À notre avis, une nouvelle spiritualité qui serait en mesure d’inclure les cultures les plus progressives des très diverses cultures et traditions du monde, sans les limiter et en soulignant leur identité dans chaque nation. Une spiritualité qui pourrait à la fois inclure le langage technique et l’expérience des êtres humains volant à travers l’espace cosmique, et qui serait l’incubateur le plus adéquat pour une nouvelle civilisation humaine. Un accès sans restrictions à l’expérience du Profond, du contact avec la fontaine du Sacré qui se trouve à l’intérieur de chacun, sans intermédiation, et la possibilité de partager cette expérience fondamentale avec d’autres personnes appartenant à des cultures et des confessions différentes, en tant qu’éléments signifiants pour la spiritualité d’une nouvelle nation humaine dans le monde entier.
Le philosophe et écrivain latino-américain (Argentine) Silo (Mario Rodriguez Cobos, 1938-2010), fondateur d’un nouveau courant de pensée appelé Humanisme Universaliste. Il dit à travers son message sur le besoin d’une spiritualité où « le non-sens de la vie peut-être converti en sens et plénitude » pour tous sans limitations externes ou de conditions, une spiritualité qui met sur l’accent sur « la joie, l’amour du corps, de la nature, de l’humanité et de l’esprit », où « ce qui est terrestre n’est pas opposé à l’éternel ». Le message de Silo révèle la possibilité d’une « révélation intérieure à laquelle tous ceux qui méditent attentivement à travers une recherche humble atteindront » et montre comment forger « la maîtrise de la Force afin d’atteindre l’unité et la continuité » au-delà de l’existence physique. Il parle de la priorité essentielle qui est d’« apprendre à surmonter la douleur et la souffrance enfermées en soi, de ses proches et dans la société humaine », d’ «apprendre à résister à la violence qui est en soi mais également autour de nous », d’« apprendre à reconnaître les signes du sacré en soi et autour de nous ». Silo suggère « de ne pas vous imaginez seul dans un village, dans une ville, sur la Terre ou parmi les univers infinis », « de ne pas s’imaginer enchaîné dans le temps et dans l’espace ».
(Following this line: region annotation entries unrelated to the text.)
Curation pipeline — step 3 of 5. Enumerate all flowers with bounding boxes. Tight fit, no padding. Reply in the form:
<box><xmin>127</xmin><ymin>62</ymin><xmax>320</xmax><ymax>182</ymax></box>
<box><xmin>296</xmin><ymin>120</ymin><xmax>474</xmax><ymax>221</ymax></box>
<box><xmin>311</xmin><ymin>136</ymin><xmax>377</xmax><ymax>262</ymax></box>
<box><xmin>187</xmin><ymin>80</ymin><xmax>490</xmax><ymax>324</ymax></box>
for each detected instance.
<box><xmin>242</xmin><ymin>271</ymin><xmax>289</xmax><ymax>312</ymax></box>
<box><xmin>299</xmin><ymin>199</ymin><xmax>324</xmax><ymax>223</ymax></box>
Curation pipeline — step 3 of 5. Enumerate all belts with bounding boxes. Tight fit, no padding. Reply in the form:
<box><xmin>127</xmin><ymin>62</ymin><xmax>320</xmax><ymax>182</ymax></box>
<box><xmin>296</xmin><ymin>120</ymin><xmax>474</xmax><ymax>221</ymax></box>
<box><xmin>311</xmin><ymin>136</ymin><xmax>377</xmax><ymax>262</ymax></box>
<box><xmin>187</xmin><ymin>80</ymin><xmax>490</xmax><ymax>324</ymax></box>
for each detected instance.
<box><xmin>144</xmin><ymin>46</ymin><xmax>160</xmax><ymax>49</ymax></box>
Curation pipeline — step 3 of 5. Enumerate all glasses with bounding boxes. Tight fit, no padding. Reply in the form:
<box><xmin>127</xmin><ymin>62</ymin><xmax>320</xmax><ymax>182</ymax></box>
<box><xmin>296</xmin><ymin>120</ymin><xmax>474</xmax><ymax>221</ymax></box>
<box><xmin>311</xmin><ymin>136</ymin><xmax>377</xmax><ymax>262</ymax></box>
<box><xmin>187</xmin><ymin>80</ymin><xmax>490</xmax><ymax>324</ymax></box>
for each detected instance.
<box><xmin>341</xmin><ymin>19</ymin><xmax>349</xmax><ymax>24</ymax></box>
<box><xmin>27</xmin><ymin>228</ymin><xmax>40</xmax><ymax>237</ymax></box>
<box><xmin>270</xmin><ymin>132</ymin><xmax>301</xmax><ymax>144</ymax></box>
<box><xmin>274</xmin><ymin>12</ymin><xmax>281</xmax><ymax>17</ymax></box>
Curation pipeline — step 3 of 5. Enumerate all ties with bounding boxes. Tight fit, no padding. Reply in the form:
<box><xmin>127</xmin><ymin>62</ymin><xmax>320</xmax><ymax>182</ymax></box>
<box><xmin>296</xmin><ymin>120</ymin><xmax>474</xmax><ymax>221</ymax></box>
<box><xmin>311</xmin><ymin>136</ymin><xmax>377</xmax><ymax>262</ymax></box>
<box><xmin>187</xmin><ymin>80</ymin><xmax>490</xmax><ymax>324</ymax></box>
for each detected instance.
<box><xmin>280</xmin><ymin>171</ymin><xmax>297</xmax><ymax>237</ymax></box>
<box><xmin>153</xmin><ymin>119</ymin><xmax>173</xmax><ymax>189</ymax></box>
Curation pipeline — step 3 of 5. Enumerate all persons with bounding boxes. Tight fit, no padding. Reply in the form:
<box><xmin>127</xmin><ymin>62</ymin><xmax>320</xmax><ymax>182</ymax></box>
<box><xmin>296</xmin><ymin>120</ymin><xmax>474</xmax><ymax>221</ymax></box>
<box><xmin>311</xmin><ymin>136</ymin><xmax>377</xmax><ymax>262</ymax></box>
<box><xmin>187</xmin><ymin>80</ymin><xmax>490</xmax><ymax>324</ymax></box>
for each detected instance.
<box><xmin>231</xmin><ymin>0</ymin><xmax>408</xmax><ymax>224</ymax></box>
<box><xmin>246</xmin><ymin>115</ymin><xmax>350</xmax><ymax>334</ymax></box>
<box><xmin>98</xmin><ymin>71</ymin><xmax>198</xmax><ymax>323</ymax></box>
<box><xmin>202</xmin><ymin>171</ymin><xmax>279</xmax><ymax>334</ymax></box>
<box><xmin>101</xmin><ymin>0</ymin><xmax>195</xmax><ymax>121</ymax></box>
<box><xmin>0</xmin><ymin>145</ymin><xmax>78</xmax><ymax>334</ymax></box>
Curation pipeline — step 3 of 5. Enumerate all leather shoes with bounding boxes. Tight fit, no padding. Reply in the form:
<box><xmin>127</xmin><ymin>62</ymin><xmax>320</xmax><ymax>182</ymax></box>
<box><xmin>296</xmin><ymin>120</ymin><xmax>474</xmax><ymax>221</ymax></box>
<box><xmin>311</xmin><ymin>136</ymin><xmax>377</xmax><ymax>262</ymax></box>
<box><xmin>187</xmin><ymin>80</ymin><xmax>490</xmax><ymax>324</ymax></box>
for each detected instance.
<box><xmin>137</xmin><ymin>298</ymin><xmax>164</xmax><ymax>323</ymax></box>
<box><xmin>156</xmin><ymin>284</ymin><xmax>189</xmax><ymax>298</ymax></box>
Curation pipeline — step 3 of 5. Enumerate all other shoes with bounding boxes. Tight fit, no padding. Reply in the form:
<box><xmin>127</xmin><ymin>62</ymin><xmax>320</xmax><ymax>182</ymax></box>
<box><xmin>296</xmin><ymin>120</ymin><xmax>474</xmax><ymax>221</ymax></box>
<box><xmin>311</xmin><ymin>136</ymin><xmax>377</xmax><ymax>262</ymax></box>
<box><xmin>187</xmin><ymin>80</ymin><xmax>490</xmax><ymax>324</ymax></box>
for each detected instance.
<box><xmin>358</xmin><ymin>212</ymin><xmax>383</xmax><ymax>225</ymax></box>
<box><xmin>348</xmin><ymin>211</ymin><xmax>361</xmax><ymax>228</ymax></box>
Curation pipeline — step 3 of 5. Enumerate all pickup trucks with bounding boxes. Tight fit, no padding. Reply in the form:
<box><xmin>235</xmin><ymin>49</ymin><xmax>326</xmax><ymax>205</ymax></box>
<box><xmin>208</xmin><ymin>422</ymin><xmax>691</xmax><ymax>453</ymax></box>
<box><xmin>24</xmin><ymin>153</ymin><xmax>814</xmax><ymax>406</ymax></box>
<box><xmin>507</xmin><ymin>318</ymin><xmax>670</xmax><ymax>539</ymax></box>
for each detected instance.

Le monde totalement interconnecté dans lequel nous vivons actuellement rend possible et nécessaire de se diriger vers une civilisation interculturelle commune. L’interaction horizontale et réciproque entre les cultures et les nations, les méthodes non-violentes de transformation sociale, et la vraie participation des personnes lors de la prise de décisions sociopolitiques clés, ce qui permettra l’intégration de diverses communautés en tant qu’avant-garde d’une nation humaine en développement. Dans notre vision, l’expérience du Profond citée précédemment est vraiment capable d’ouvrir un nouvel horizon spirituel, qui est indispensable à la réalisation de ce paradigme.